Democrats' L.A. message: Just the facts, ma'am
To persuade public he'd be the better leader, Gore will emphasize issues like education, Social Security.
Democrats are famous for their messy conventions - for fights inside the hall, protests in the streets, bruising conflicts over the party platform.
This year, as the Republicans did two weeks ago, the Democrats will present a unified party. And unlike the Republicans, the Democrats don't feel they have to hide their congressional leaders from the viewing public.
But in a way, the Democrats face a tougher challenge. Their presidential candidate, Vice President Al Gore, has chronically trailed in the polls throughout the campaign.
And at the very moment when Mr. Gore needs to separate his political identity from that of Bill Clinton, the president is carving out a large presence here, raising money for his presidential library and delivering what promises to be a closely watched speech tonight.
Gore also needs to rally the Democratic faithful to his cause to the
degree that core Republicans are backing their nominee, George W. Bush. Polls have shown that while 90 percent of Republican voters support the Texas governor, only 70 to 80 percent of Democrats are with Gore so far.
"Gore needs to solidify his base and emerge from the shadows of Bill Clinton," says Sherry Bebitch Jeffe, a political scientist at Claremont Graduate University in Claremont, Calif. "Both of them are fairly dicey goals."
The leadership thing
Throughout the campaign, the public has consistently told pollsters that they see Mr. Bush as more of a leader than Gore.
This is in part a hazard of holding the vice presidency for eight years, an understudy role that by definition does not carry an aura of leadership, even though Gore has been a key adviser and handled substantive issues in the Clinton White House.

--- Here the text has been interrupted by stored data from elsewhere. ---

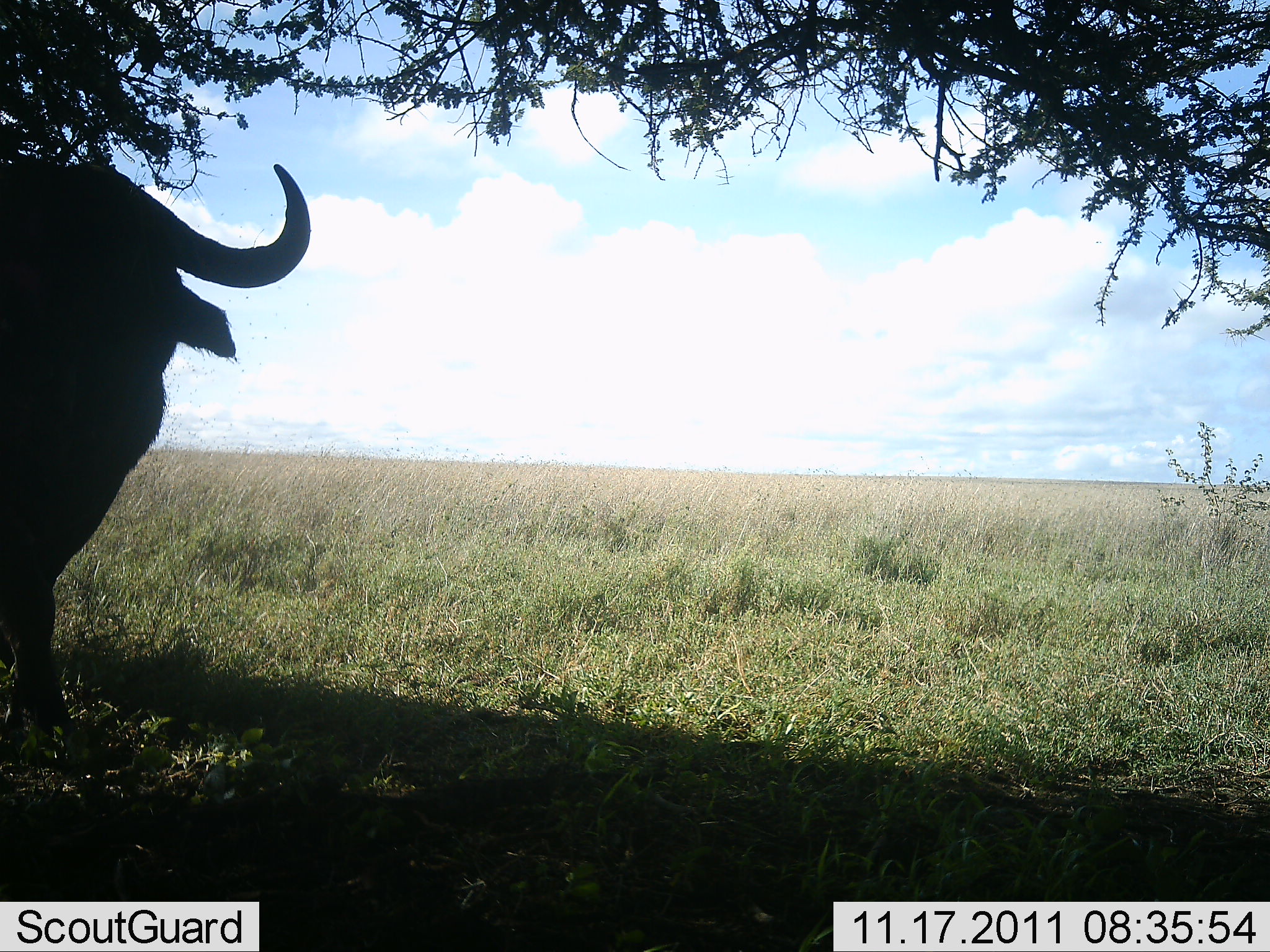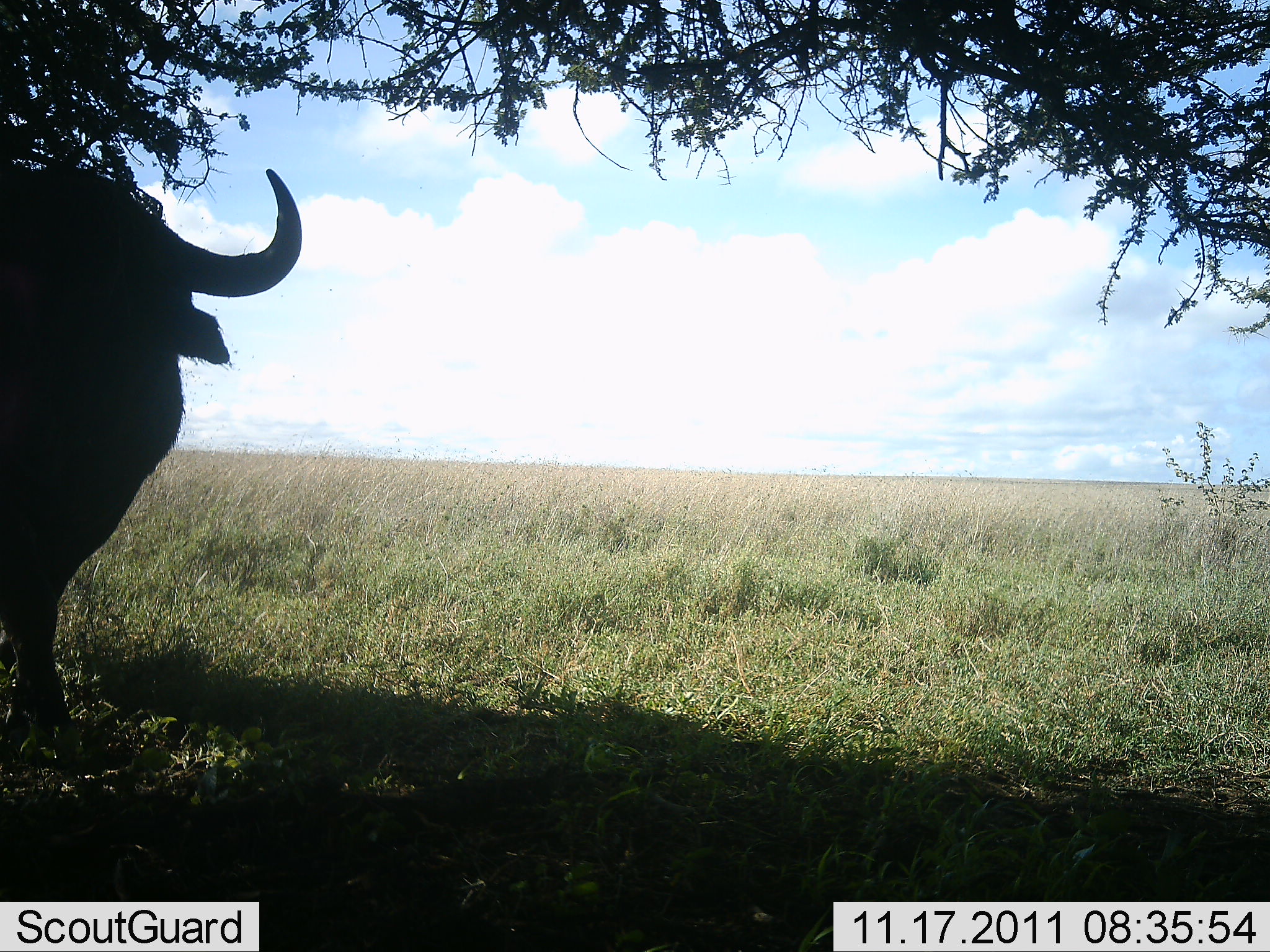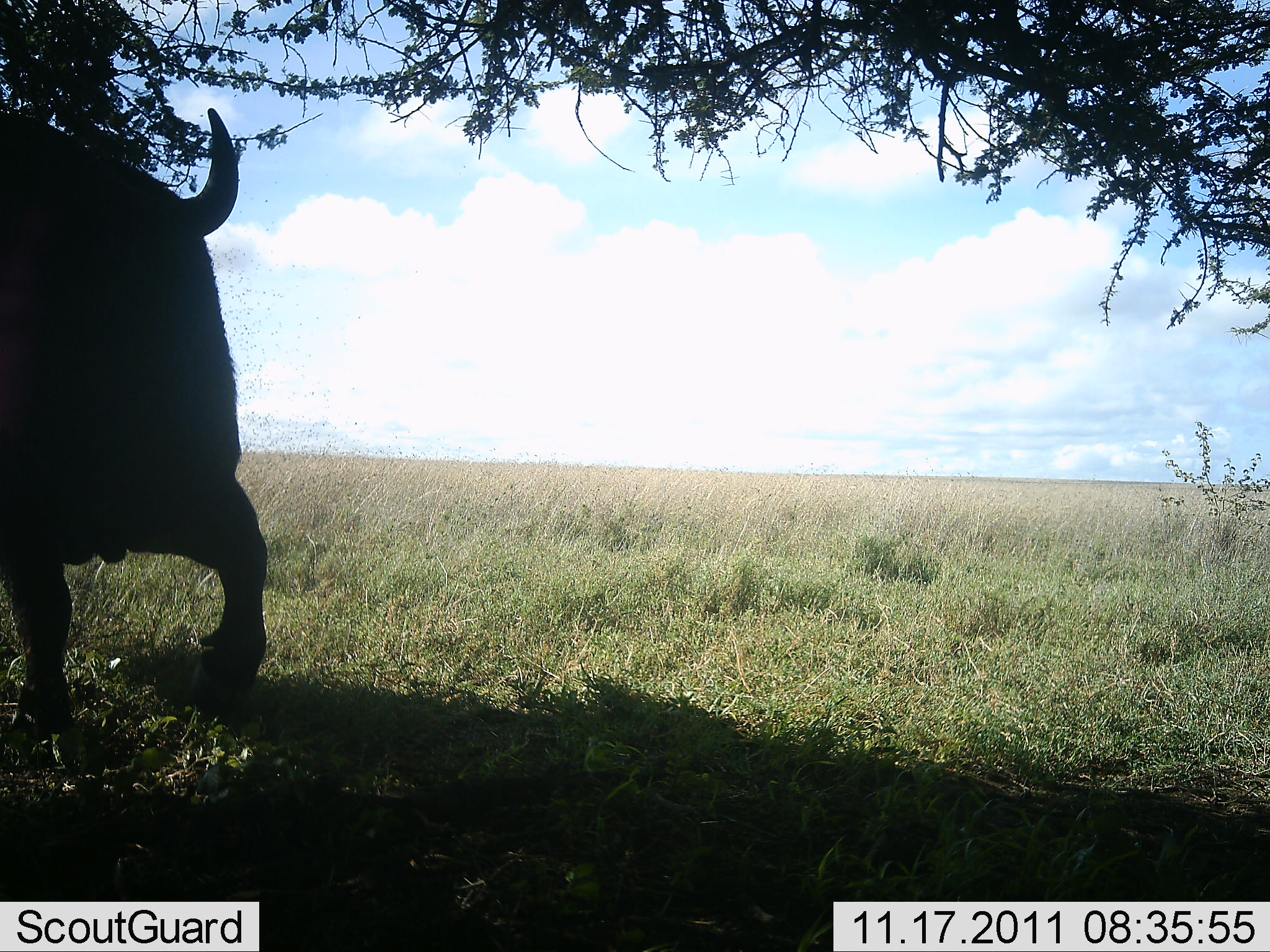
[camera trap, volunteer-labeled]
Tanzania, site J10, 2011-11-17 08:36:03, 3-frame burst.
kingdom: Animalia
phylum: Chordata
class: Mammalia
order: Artiodactyla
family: Bovidae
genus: Syncerus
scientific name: Syncerus caffer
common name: cape buffalo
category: buffalo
Buffalo (cape buffalo) (Syncerus caffer), count 1. Behavior (volunteer vote fractions): standing 38%, resting 0%, moving 69%, interacting 0%. Young present (vote fraction): 0%. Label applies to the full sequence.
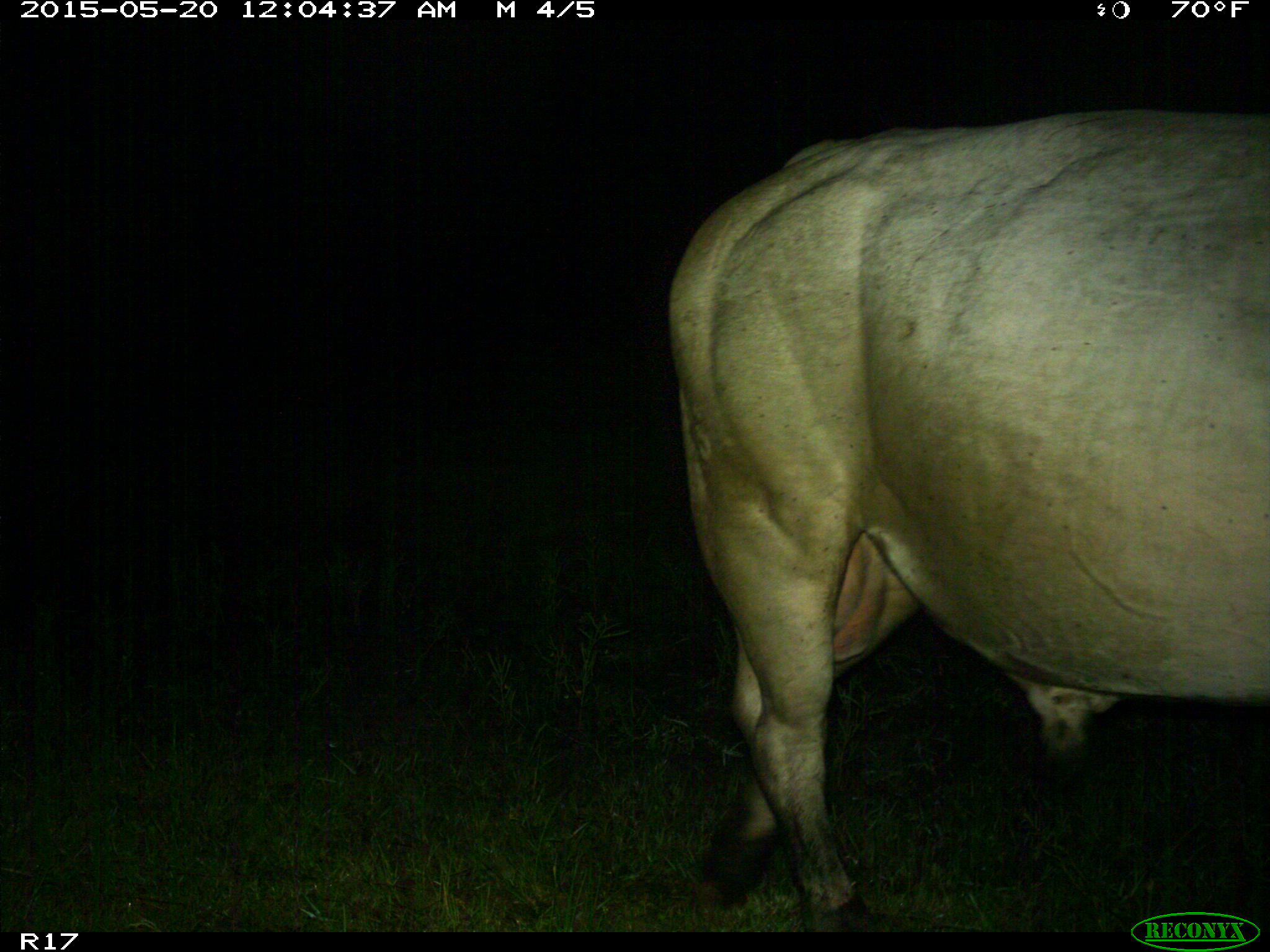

Voters also find Bush more likeable than Gore. But don't watch for any dramatic efforts to remake Gore's personality here in Los Angeles.
Instead, remarks from Democratic strategists make it clear that the party plans to show the public that Gore is the man for the job by highlighting his stand on key issues.
The Democrats believe they have the winning positions on issues that rank at the top of voters' concerns - such as education, Social Security, and healthcare - and that, when supplied with the facts, the public will come around.
"Issue dissemination, fact dissemination," Democratic Party co-chairman Ed Rendell said at a Monitor breakfast, when asked about how to propel Gore into the lead.
For example, voters often say they support private-school vouchers - which Gore opposes - until they are told that the funding for them would come from public school budgets. "Boom, a total flip," says Mr. Rendell. "Like 2-1/2 to 1 against."
The Democratic Party's other co-chairman, Joe Andrew, agrees that Gore's weakness on the leadership question can be turned around when it is linked to issues.
Voters "don't want somebody who's just a leader," he says. "They want somebody who's a leader on what they think is the No. 1 concern to them and their family."
The Democrats are aiming their convention message heavily at working families, a major target group for both parties.
The question is: Will those voters pay attention to the Democrats' detailed rendition of the issues, or will a fairly sedate electorate make political choices based on vague impressions? The Bush camp seems to be counting on the latter, so far to positive effect.
Extricating Gore from the negative side of Clinton while benefiting from the positive aspects of the Clinton years - namely, the strong economy - could prove to be just as daunting a challenge.
But early polls show that Gore's selection of Connecticut Sen. Joe Lieberman has given his campaign a boost.
A recent Washington Post-ABC News poll shows that a majority of voters who support Clinton's policies but disapprove of him personally are "more comfortable" with Gore now that Senator Lieberman is on the ticket.
Since the Lieberman decision, Gore has also picked up some strength among key voter blocs, such as white Catholics, whom the Republicans are also wooing, and voters who lean Democratic.
Analysts believe Lieberman's strong Orthodox Jewish faith is appealing to most religious voters, who support the senator's moral approach to governing.
If nothing else, the Democrats seem to be learning from the Republicans in their disciplined approach to running campaigns. Democratic strategists from around the country are echoing the same themes about focusing on issues, not personality.
Neel Pender, executive director of the Democratic Party of Oregon, says all the focus on "likability" doesn't give voters enough credit.
"At the end of the day," he says, "people will assess the two candidates. Voters are pretty savvy. They expect the two leaders to discuss the issues in depth."